El verdadero Origen del Amor

05.08.2026 20:57
 El Matrimonio Sagrado con la Llama de Sirio: el verdadero origen del Amor
 
 
Hay una verdad que ha ido revelándose en mi interior con el paso del tiempo: el amor que anhelamos vivir en la Tierra no comienza cuando conocemos a otra persona. Comienza mucho antes, cuando recordamos quiénes somos en realidad.
 
Durante años hemos buscado la llamada "llama gemela" como si fuese alguien que debía aparecer para completar nuestra existencia. Sin embargo, mi experiencia me ha mostrado otra posibilidad mucho más profunda: antes de que pueda manifestarse una unión sagrada en esta dimensión, debe producirse una unión en los planos superiores de nuestra propia conciencia.
 
Como es arriba, es abajo. No podemos irradiar aquello que todavía no hemos despertado en nuestro interior. Siento que cada ser humano posee un fractal de su alma que permanece expandido en dimensiones superiores. Ese fractal conserva la memoria de nuestra esencia más pura, de nuestra pasión por la vida y del amor incondicional que nunca ha sido separado de la Fuente.
 
A ese aspecto del alma lo reconozco con una profunda resonancia hacia Sirio. No hablo de un lugar lejano al que debamos viajar. Hablo de una frecuencia de conciencia que representa el origen de un amor consciente, auténtico y creador. Cuando el ser humano encarnado establece un puente con esa llama, comienza un auténtico matrimonio sagrado.
 
El corazón despierta el recuerdo.
 
La garganta expresa la verdad.
 
La mente se aquieta.
 
La pineal abre la percepción.
 
El cuerpo recibe esa luz.
 
Entonces sucede algo extraordinario.
 
La energía femenina y la energía masculina dejan de vivirse como fuerzas separadas y comienzan una danza de amor perfecto. Ambas se reconocen, unen sus corazones y sus conciencias dentro de una esfera de geometría metatrónica de luz púrpura, dorada y aperlada. No es una unión sexual. Es un Fuego de Vida.
Es un éxtasis del alma. Es una fusión creadora donde nace un plasma de amor capaz de descender hasta cada célula del cuerpo, recordándole su origen divino.

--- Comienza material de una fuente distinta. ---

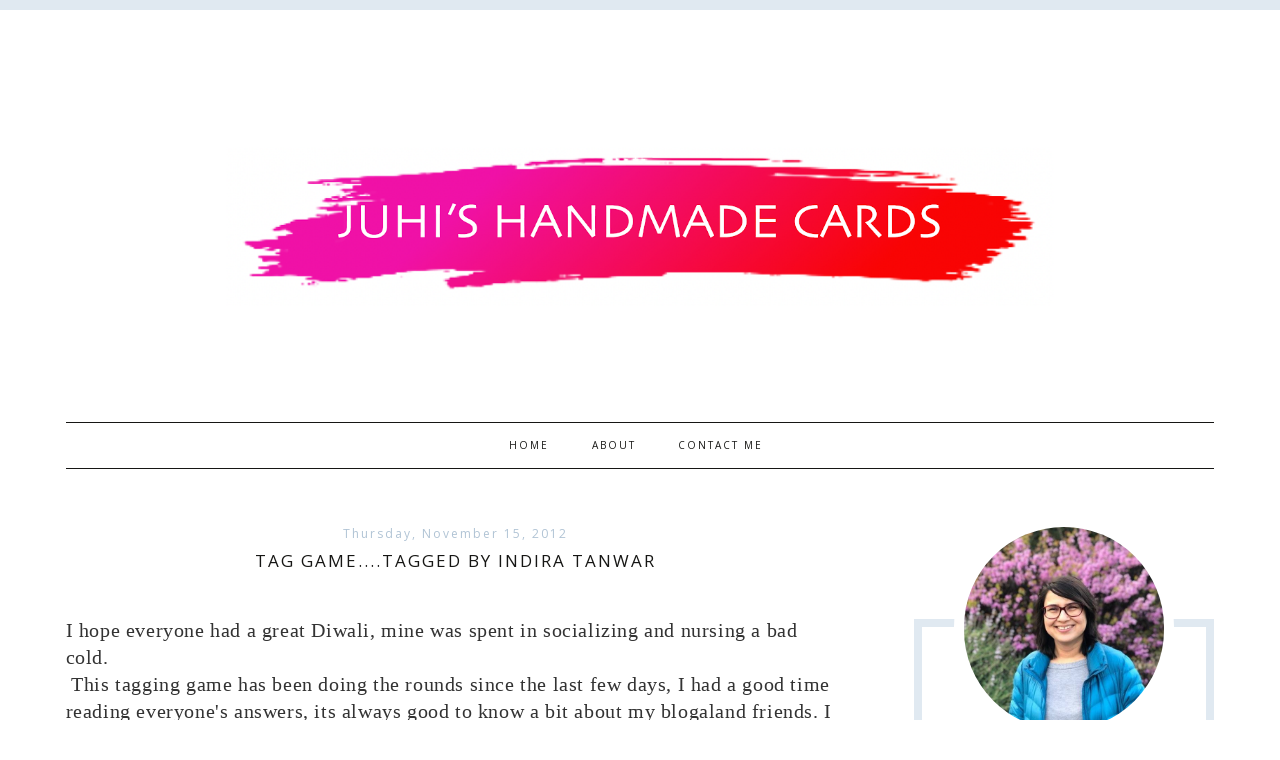

--- FILE ---
content_type: text/html; charset=UTF-8
request_url: https://www.juhishandmadecards.com/b/stats?style=BLACK_TRANSPARENT&timeRange=ALL_TIME&token=APq4FmAt0aNK5LlORceYOnth-Lwd7-D9rpZ9f-tJTXLjYP1lI1geoI6EeHsKbQiGLj4VfiOss0rHCRDkrchXGFhferHhWRSEkQ
body_size: 42
content:
{"total":1603583,"sparklineOptions":{"backgroundColor":{"fillOpacity":0.1,"fill":"#000000"},"series":[{"areaOpacity":0.3,"color":"#202020"}]},"sparklineData":[[0,36],[1,57],[2,16],[3,100],[4,46],[5,71],[6,15],[7,19],[8,20],[9,18],[10,19],[11,12],[12,21],[13,17],[14,18],[15,20],[16,16],[17,18],[18,34],[19,29],[20,22],[21,14],[22,12],[23,11],[24,9],[25,17],[26,14],[27,29],[28,35],[29,12]],"nextTickMs":900000}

Cada célula comienza a vibrar de una forma distinta. El miedo pierde fuerza. La carencia desaparece. La necesidad de buscar fuera empieza a transformarse en una irradiación constante desde el interior. Y cuando el ser humano irradia ese Fuego de Vida, deja de perseguir el amor. Se convierte en amor.
 
Desde esa frecuencia, las relaciones ya no nacen de las heridas, sino de la resonancia. Ya no buscamos quien nos complete. Reconocemos a quienes vibran en la misma verdad que nosotros. Por eso creo que el verdadero camino hacia la unión sagrada no consiste en encontrar primero a la llama gemela, sino en recordar primero nuestra propia Llama. Cuando el cielo y la Tierra vuelven a abrazarse dentro de nosotros, la vida comienza a reflejar esa misma armonía.
 
Porque el Amor no llega desde fuera. El Amor despierta desde dentro. Y cuando despierta, todo el universo responde a esa frecuencia.